▶ [Passage shown]:

[Zope3-dev] Re: RDFLib and Zope 3

Tue Aug 23 16:00:56 EDT 2005

On Tue, 2005-08-23 at 12:49 -0400, Gary Poster wrote:
> Michel (and anyone else with experience with RDFLib on the list), I  
> recently looked at RDFLib (http://rdflib.net/) and came away (after  
> an hour or so) with a good first impression.

Great.  I've cc:ed Dan Krech, the lead rdflib developer on this mail.
For his benefit I might explain things that you obviously know.

> My biggest disappointment was that, from the perspective of a Zope 3  
> developer, using it alongside other Zope 3 indexes (and other intid- 
> based data structures) meant that I would have to externally convert  
> to and from RDF in order to merge results and convert the RDF URIs to  
> objects. 

Correct.  A specific and important optimization in Zope-style cataloging
is that objects have a cheap unique integer to reduce catalog footprint
and significantly improve result merging and joining.  These intergers
are exposed as a utility component in Zope.

>  It would be much more efficient if I could have an RDF  
> resource class that represented an intid, and even more efficient if  
> I could get IFBTrees back directly from searches that somehow  
> included the intids.  

Yes, this is a problem that needs to be solved, and your suggestion is
one way to solve it.  I've discussed this a few time with Florent at the
paris and EUpy sprints and he had a similar suggestion.  

I'm  uncomfortable with it for a few reasons, 1) because intids are such
a Zope-catalog-optimization specific thing.  I know why they are
exposed, so that catalog results can be efficiently merged, but they
don't have anything to do with RDF, so 2) rdflib can't really change its
interface to accomodate them.  Also, 3) they are backend specific, for
example rdflib has a URI -> integer mapping for its in-meomory and ZODB
backends to reduce footprint, but a sql backend would need no such
integer, you would in fact have to *add* a column to hold that value
just so the data would merge efficiently with a catalog.  This seems
antithetical to Zope 3's philosophy in general as it violates the
concept of not requiring third party libs and data to change themselves
significantly just to work with Zope.  Of course, this isn't a problem
of the catalog, it's a problem in general merging search results from
anywhere.

I'd like to make the optimization available so that searches on a graph
can be efficiently merged with searches on a catalog, but I don't think
it can be done by pushing intids down into rdflib, or for that matter
any other third party component you want to play with the catalog
efficiently.  Perhaps instead of pushing the integers down we could push
URIs up, Zope's cataloging could grown another layer of indirection on
top of intids and provide a URI utility that maps to intids.  Of course
you might object to that for the same reasons I'm objecting to this. ;)

▶ [What is expected]:
In the mailing-list message about RDFLib and Zope 3, what role does it give Dan Krech?

▶ [Provided data]:
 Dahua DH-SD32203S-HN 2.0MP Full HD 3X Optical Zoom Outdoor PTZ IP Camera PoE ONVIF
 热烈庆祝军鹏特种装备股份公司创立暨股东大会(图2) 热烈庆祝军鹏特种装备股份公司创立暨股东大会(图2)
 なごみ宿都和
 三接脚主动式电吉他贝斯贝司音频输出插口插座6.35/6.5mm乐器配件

▶ [Answer to this exercise]:
He is the lead rdflib developer.